With multifd we already have a 'zlib' compression format, and so
this IAA/QPL logic would effectively just be a providing a second
implementation of zlib.

Given the use of a standard format, I would expect to be able
to use software zlib on the src, mixed with IAA/QPL zlib on
the target, or vica-verca.

IOW, rather than defining a new compression format for this,
I think we could look at a new migration parameter for

"compression-accelerator": ["auto", "none", "qpl"]

with 'auto' the default, such that we can automatically enable
IAA/QPL when 'zlib' format is requested, if running on a suitable
host.



With regards,
Daniel
Peter Xu Oct. 19, 2023, 3:23 p.m. UTC | #2
On Thu, Oct 19, 2023 at 03:52:14PM +0100, Daniel P. Berrangé wrote:
> On Thu, Oct 19, 2023 at 01:40:23PM +0200, Juan Quintela wrote:
> > Yuan Liu <yuan1.liu@intel.com> wrote:
> > > Hi,
> > >
> > > I am writing to submit a code change aimed at enhancing live migration
> > > acceleration by leveraging the compression capability of the Intel
> > > In-Memory Analytics Accelerator (IAA).
> > >
> > > Enabling compression functionality during the live migration process can
> > > enhance performance, thereby reducing downtime and network bandwidth
> > > requirements. However, this improvement comes at the cost of additional
> > > CPU resources, posing a challenge for cloud service providers in terms of
> > > resource allocation. To address this challenge, I have focused on offloading
> > > the compression overhead to the IAA hardware, resulting in performance gains.

------------------------------------

- [Problems to solve]:
#1 Repeat the passage of the IAA compression thread between "With multifd we" and "implementation of zlib.", inclusive.
#2 Please carry on the IAA compression thread from the point where it stops.

- [Provided material]:

------------------------------------

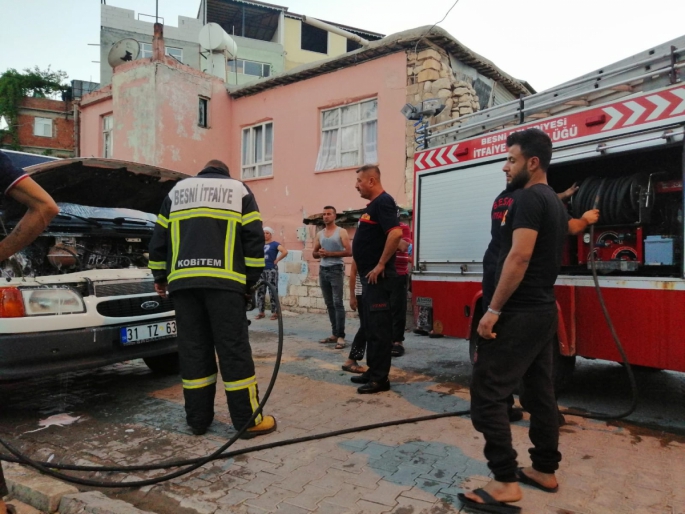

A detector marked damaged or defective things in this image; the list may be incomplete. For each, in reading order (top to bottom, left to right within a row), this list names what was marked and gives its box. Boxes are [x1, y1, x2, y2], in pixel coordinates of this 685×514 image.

damaged roof [227, 24, 532, 98]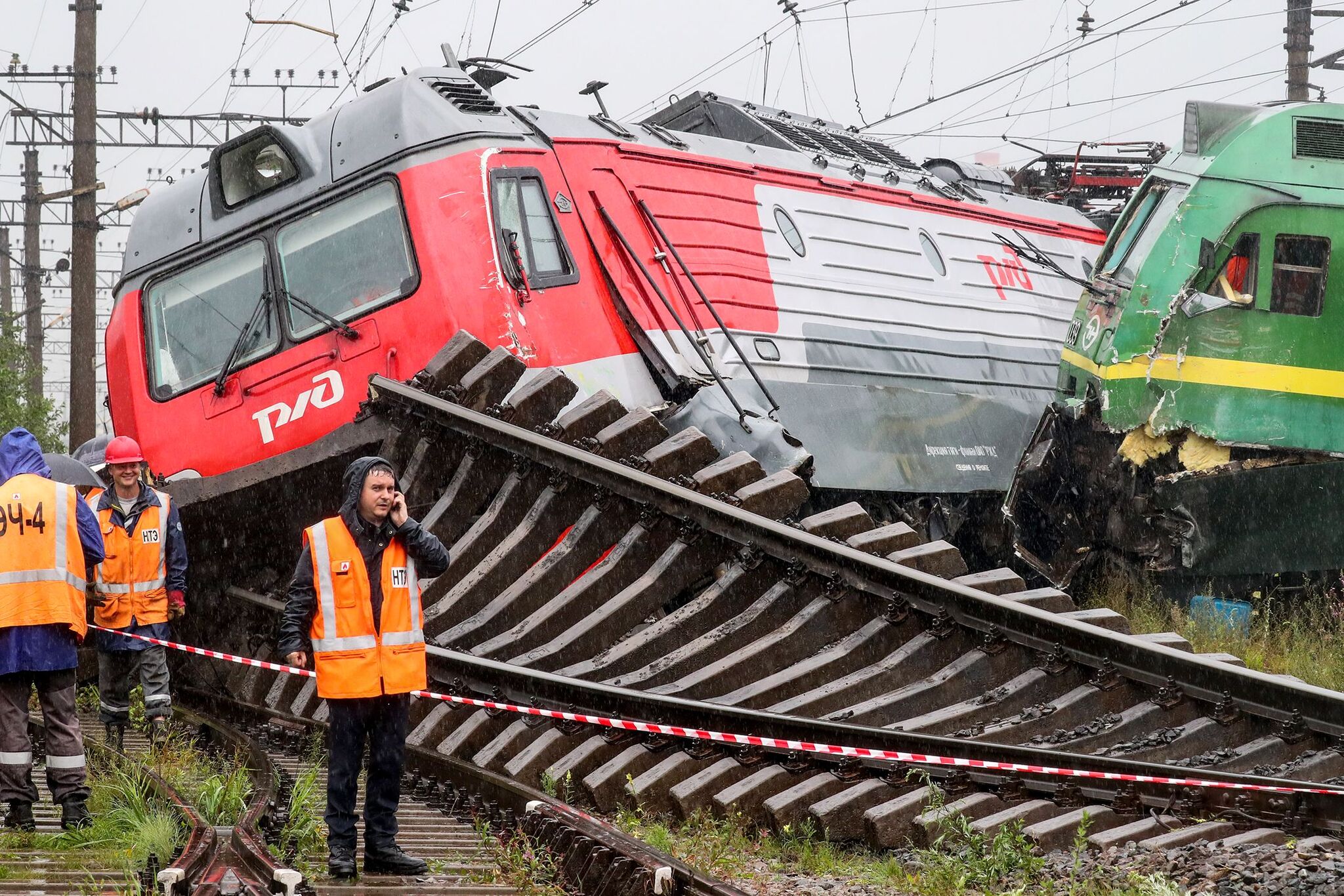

------------------------------------

- [Outputs by task]:
#1
With multifd we already have a 'zlib' compression format, and so
this IAA/QPL logic would effectively just be a providing a second
implementation of zlib.

#2
> > >
> > > The implementation of the IAA (de)compression code is based on Intel Query
> > > Processing Library (QPL), an open-source software project designed for
> > > IAA high-level software programming.
> > >
> > > Best regards,
> > > Yuan Liu
> > 
> > After reviewing the patches:
> > 
> > - why are you doing this on top of old compression code, that is
> >   obsolete, deprecated and buggy
> > 
> > - why are you not doing it on top of multifd.
> > 
> > You just need to add another compression method on top of multifd.
> > See how it was done for zstd:
> 
> I'm not sure that is ideal approach.  IIUC, the IAA/QPL library
> is not defining a new compression format. Rather it is providing
> a hardware accelerator for 'deflate' format, as can be made
> compatible with zlib:
> 
>   https://intel.github.io/qpl/documentation/dev_guide_docs/c_use_cases/deflate/c_deflate_zlib_gzip.html#zlib-and-gzip-compatibility-reference-link
> 
> With multifd we already have a 'zlib' compression format, and so
> this IAA/QPL logic would effectively just be a providing a second
> implementation of zlib.
> 
> Given the use of a standard format, I would expect to be able
> to use software zlib on the src, mixed with IAA/QPL zlib on
> the target, or vica-verca.
> 
> IOW, rather than defining a new compression format for this,
> I think we could look at a new migration parameter for
> 
> "compression-accelerator": ["auto", "none", "qpl"]
> 
> with 'auto' the default, such that we can automatically enable
> IAA/QPL when 'zlib' format is requested, if running on a suitable
> host.

I was also curious about the format of compression comparing to software
ones when reading.

Would there be a use case that one would prefer soft compression even if
hardware accelerator existed, no matter on src/dst?

I'm wondering whether we can avoid that one more parameter but always use
hardware accelerations as long as possible.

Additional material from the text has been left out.